▶ [取り組む課題]:
**1)** 亜鉛に関する文章の内容を2文で要約する。
**2)** 亜鉛に関する文章を、最後の文のあとから書き継いでください。

▶ [演習用文章]:
今回の発見は、細胞内の亜鉛濃度を調整することで免疫応答をコントロールできるかもしれないという可能性を示すものだという。さらに亜鉛によって活性化するたんぱく質が免疫細胞だけでなく生体内のすべての細胞群に存在することから、亜鉛がシグナルを伝達する物質であるという今回の発見は、広く生命科学全体に影響を与えるとしている。
研究グループの平野俊夫教授は「亜鉛の濃度が、たとえばがんの転移だとか色々な外からのシグナルを伝えるのに使われているのではないかということに関する調査をやりたいし、もしそうだったらどういう本質的な機構でそういうことが起こっているのかやっていきたい」と、さまざまな方面での期待を述べた。

▶ [抽出データ]:

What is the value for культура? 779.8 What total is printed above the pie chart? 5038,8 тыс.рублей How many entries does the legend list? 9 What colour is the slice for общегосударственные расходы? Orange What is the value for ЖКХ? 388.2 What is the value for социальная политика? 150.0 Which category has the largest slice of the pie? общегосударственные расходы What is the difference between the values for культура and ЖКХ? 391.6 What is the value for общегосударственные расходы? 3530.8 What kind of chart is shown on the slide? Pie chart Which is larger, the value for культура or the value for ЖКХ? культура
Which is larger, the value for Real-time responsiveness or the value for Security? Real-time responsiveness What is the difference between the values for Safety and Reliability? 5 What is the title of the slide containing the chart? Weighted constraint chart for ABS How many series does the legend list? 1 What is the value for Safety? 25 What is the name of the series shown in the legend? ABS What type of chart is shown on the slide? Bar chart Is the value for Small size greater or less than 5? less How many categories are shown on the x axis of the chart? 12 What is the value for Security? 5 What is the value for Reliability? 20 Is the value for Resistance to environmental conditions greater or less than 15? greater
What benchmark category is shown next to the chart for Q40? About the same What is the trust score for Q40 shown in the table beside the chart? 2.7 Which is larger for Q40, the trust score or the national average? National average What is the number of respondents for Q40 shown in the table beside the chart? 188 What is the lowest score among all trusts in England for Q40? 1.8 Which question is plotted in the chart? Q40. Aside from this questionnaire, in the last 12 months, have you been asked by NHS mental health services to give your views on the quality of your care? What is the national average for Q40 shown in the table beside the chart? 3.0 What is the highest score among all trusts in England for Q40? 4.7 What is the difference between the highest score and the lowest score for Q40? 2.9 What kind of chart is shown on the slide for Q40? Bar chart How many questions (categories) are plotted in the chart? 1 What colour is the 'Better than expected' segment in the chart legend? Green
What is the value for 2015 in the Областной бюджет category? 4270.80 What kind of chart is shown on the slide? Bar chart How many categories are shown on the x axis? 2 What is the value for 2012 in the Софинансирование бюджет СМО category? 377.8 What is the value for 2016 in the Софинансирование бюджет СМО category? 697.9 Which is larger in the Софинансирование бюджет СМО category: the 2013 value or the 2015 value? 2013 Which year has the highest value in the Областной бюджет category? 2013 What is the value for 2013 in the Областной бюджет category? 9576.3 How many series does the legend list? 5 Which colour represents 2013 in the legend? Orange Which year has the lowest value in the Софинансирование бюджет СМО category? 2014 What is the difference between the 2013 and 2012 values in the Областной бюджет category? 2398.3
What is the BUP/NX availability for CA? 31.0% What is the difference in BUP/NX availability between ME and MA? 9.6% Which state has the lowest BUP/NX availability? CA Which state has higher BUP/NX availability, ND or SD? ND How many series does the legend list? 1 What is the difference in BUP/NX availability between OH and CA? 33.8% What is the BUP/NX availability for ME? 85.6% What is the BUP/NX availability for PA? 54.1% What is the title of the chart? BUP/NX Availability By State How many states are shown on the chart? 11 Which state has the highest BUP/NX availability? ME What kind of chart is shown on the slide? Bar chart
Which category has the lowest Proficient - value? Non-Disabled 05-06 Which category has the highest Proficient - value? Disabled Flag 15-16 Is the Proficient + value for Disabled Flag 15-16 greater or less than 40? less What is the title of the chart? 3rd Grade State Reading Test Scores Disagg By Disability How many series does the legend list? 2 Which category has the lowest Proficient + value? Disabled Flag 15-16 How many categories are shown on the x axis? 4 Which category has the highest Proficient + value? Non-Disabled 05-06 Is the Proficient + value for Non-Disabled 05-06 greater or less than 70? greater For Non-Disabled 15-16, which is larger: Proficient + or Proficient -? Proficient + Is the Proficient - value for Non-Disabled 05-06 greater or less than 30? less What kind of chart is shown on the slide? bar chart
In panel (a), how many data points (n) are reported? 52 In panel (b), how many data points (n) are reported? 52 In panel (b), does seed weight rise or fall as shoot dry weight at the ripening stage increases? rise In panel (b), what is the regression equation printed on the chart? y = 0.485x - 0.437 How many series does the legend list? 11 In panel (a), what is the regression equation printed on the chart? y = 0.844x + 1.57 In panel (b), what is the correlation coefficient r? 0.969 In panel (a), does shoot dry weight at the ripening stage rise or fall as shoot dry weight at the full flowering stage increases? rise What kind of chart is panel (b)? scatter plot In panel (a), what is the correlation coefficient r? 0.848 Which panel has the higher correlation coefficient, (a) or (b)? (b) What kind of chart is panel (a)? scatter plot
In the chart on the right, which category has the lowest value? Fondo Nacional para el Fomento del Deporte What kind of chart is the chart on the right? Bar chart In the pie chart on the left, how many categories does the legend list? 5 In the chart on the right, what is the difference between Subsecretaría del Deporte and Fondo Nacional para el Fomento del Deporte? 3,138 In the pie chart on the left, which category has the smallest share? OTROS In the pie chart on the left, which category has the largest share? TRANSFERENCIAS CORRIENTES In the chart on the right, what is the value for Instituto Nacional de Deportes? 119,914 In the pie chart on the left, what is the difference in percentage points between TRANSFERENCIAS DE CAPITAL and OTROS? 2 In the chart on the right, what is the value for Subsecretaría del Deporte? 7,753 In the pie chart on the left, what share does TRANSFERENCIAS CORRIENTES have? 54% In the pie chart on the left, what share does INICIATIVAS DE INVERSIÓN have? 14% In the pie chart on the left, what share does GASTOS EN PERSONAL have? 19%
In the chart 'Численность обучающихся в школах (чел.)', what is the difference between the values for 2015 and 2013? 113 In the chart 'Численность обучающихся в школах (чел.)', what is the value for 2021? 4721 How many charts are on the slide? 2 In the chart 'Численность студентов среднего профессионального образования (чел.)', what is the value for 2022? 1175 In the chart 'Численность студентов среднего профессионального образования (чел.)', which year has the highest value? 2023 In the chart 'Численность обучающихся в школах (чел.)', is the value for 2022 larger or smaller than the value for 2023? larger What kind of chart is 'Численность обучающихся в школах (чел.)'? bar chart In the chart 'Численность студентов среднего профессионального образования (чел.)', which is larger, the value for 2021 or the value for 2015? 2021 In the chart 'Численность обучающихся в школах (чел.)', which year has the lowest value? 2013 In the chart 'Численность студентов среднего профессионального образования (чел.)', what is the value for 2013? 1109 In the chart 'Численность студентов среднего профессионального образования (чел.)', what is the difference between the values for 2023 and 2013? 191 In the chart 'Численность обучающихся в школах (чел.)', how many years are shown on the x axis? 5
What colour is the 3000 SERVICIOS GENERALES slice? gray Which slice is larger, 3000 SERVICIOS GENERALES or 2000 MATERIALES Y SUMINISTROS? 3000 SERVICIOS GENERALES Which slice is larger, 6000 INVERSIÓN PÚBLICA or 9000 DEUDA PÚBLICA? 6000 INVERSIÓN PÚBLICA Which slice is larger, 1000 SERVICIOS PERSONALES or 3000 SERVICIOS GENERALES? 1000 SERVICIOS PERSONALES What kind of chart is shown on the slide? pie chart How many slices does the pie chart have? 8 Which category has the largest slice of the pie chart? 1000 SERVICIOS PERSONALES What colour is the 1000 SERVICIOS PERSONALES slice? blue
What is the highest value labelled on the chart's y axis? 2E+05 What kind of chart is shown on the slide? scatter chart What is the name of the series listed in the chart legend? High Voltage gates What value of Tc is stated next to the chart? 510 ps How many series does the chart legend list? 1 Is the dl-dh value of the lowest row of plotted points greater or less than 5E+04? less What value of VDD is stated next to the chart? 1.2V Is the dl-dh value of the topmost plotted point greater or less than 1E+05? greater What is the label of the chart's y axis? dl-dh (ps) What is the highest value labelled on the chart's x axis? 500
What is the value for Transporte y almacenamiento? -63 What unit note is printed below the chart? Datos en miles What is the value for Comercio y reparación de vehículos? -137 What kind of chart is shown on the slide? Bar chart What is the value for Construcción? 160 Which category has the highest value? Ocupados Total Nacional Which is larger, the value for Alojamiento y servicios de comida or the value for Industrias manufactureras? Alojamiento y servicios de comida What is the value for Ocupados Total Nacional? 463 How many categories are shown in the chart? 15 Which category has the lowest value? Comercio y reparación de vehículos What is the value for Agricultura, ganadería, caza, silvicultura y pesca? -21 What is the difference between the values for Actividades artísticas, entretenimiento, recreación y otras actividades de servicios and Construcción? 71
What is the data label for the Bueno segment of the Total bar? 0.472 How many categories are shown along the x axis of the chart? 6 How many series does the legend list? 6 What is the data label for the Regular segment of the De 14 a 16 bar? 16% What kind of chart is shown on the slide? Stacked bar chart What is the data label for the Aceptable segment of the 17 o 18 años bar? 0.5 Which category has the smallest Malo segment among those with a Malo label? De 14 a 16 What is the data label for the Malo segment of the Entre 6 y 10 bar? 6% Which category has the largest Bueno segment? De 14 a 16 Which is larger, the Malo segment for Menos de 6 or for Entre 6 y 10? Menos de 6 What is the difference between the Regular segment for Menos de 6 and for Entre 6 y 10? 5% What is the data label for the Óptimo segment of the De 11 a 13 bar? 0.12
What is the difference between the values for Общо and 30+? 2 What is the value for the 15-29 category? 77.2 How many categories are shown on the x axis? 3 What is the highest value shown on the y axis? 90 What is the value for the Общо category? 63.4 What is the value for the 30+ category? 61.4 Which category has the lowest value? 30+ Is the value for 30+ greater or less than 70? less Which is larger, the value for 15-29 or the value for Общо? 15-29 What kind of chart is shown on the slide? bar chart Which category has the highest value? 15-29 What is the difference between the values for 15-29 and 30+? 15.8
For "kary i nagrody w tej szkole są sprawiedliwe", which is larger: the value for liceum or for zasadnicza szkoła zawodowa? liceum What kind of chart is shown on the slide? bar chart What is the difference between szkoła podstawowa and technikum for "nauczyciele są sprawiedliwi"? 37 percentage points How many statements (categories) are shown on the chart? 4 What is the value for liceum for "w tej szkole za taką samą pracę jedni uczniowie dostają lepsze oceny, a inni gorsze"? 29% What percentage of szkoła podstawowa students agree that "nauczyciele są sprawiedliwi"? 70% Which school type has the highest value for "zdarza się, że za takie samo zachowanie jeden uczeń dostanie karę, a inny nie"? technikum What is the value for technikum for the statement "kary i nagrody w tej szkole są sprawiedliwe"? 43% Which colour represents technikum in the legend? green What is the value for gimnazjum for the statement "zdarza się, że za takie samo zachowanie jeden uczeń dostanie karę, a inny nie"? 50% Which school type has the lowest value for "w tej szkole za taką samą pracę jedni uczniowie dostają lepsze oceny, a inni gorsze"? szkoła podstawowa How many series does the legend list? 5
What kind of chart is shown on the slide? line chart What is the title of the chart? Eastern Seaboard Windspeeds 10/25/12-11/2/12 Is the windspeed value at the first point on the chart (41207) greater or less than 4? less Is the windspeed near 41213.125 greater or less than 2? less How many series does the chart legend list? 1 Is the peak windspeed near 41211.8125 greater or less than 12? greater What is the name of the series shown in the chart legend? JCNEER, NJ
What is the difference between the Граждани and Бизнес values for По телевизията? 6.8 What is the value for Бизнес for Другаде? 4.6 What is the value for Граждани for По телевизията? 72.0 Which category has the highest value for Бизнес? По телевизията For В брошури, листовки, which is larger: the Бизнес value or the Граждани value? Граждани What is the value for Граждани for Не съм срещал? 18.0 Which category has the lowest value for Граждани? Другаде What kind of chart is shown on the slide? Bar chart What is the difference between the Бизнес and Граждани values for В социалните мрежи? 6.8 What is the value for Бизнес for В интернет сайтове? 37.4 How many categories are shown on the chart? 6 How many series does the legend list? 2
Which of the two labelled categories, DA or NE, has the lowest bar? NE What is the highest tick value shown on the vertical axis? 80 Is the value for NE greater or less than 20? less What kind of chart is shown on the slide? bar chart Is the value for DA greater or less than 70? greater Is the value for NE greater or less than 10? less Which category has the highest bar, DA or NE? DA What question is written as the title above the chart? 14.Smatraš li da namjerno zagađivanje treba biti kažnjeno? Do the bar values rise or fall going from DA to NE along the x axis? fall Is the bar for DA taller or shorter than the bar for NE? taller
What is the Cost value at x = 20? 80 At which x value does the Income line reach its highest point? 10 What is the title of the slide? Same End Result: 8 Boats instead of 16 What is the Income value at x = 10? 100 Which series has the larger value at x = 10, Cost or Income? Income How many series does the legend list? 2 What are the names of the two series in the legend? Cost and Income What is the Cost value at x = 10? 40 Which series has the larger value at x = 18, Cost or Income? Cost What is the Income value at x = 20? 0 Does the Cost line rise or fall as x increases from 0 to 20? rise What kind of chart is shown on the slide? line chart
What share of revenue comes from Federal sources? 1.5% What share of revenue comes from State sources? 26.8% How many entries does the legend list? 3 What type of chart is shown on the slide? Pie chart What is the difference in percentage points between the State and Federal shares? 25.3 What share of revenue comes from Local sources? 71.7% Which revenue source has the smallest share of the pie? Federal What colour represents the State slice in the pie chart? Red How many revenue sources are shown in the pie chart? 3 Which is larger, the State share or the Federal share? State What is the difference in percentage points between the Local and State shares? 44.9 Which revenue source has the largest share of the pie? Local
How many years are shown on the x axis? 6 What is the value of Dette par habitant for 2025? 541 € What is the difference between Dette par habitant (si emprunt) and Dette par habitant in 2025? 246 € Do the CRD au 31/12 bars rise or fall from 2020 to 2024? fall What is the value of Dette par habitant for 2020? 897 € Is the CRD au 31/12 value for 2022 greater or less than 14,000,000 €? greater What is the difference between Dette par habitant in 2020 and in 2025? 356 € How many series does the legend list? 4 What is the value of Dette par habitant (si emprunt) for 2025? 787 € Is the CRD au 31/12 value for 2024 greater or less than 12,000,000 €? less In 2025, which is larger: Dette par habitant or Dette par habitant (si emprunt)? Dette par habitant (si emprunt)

▶ [記述解答]:
**1)** 細胞内の亜鉛濃度を調整すれば免疫応答を制御できる可能性が示され、亜鉛がシグナルを伝達する物質だというこの発見は、生命科学全体に広く影響を与えるとされる。研究グループの平野俊夫教授は、亜鉛の濃度ががんの転移などさまざまな外からのシグナルの伝達に使われているかを調べ、そうであればその本質的な機構を解明したいと述べた。

**2)**
亜鉛は精力増強絡みで話題に登るほかに、最近「何を食べても味がしない、ゴムのようだ」などという例が挙げられ問題視されている「味覚障害」の原因は、実は亜鉛不足ではないかということが叫ばれている。亜鉛が情報伝達物質としての役割を持つのなら、亜鉛が不足することでその伝達(味覚障害の場合は「味覚」情報)が十分になされないということになり、味覚障害になりうるのもむべなるかな、という推論が成り立つ。
研究グループには今後もさらなる探求に全力を尽くしてほしいし、具体的な成果を世に知らしめてほしいものだ。